Green’s Dictionary of Slang

boondocks n.

[Tagalog bundock, a mountain; orig. used by US milit. (esp. US Marine Corps) to mean the field, the bush, the jungle, anywhere the troops operate that is not designated a firebase, a basecamp or occupied by civilians]

(US) rough country, jungle, an isolated or wild region; plus fig. use as an isolated unappealing place; thus boondocker, one who comes from such a place.
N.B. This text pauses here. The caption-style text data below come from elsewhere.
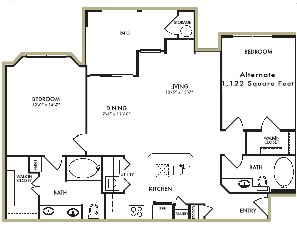 1,122 sq. ft. Wisteria - A floor plan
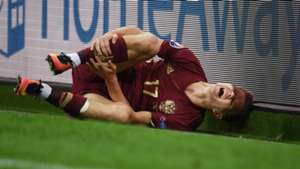 Oleg Shatov Russia Slovakia Group B Euro 2016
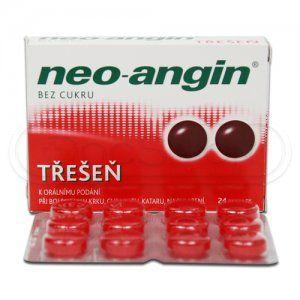 Neo-angin Třešeň 24 pastilek cena od 97 Kč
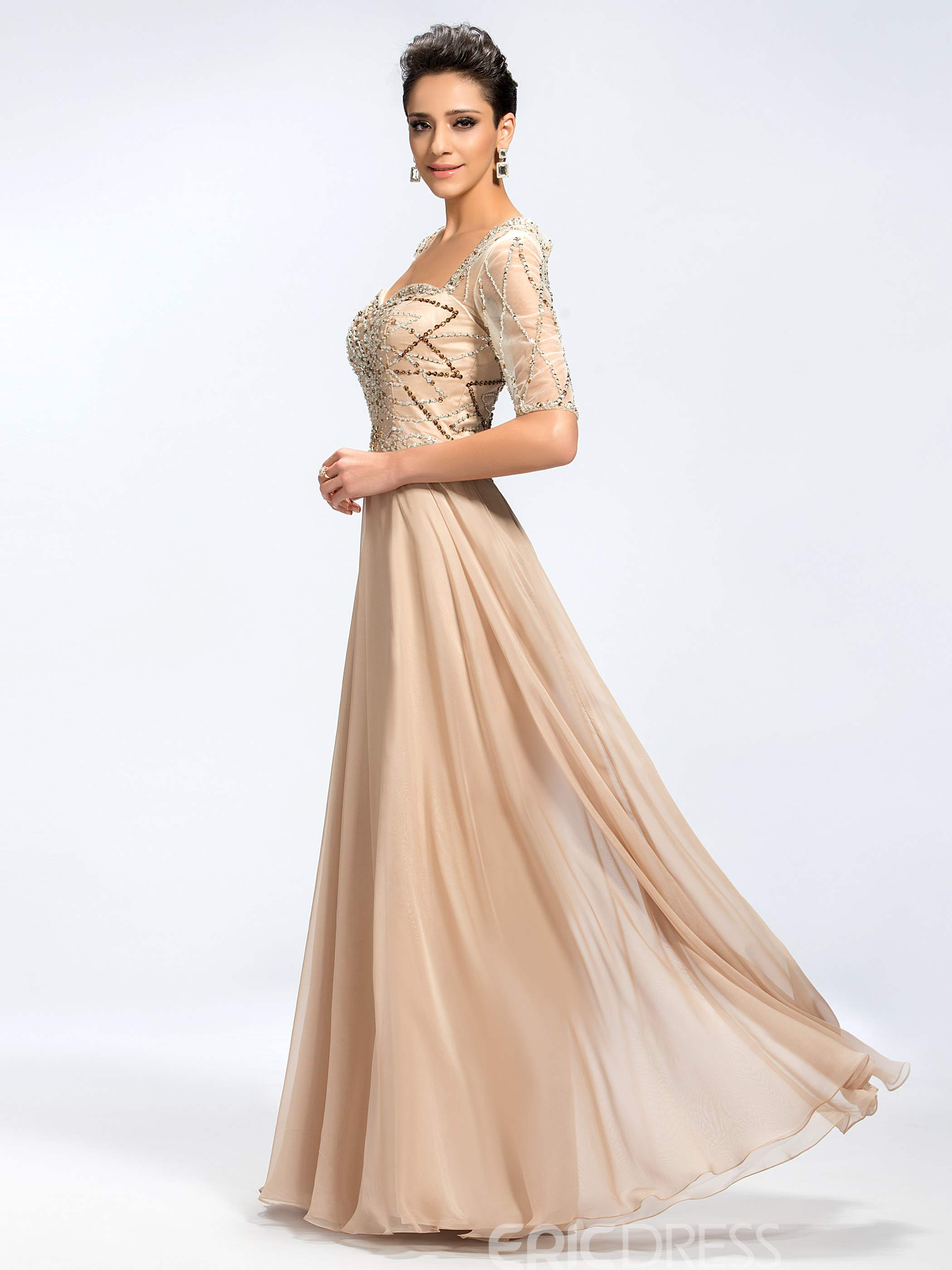 Classy Sweetheart A-line Floor Length Mother of the Bride Dress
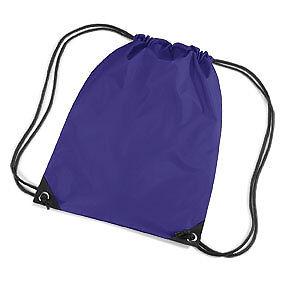 Accurato Cordino Viola / Tote / Zaino / Pe / Palestra / Nuoto / Scuola Borsa-e/backpack/pe/gym/swim/school Bag It-it Mostra Il Titolo Originale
[US]C.R. Bond 18 Dec. in A Flying Tiger’s Diary (1984) 58: His engine cut out [...] and he went off into the boondocks and tore off his landing gear.
[US](con. 1943) A. Myrer Big War 123: That’s the trouble with being stuck down in the boondocks. [Ibid.] 183: Well, old boondocker [...] I guess you know that’s the end of the carnival.
[Aus]P. Pinney Restless Men 124: He stared along the [...] bank of black dust and dried mud and sunwarmed buffalo turds. ‘Godforsaken boondocks — what else’d bother to live here?’.
[US]E. Torres Carlito’s Way 21: His uncle kept him in the boondocks.
[US]N. Pileggi Wiseguy (2001) 115: He lived in the boondocks of Jersey.
[US]S. King Dolores Claiborne 53: Out here in the boondocks about the most int’restin thing a person can do is die sudden.
[Aus]S. Maloney Big Ask 68: If this woman was mine, I’d be superglued to her, not chasing turnstile attendants in the boondocks.
[UK]J. Meades Empty Wigs (t/s) 416: [S]ome fellow who distills potatoes in the Subcarpathian boondocks.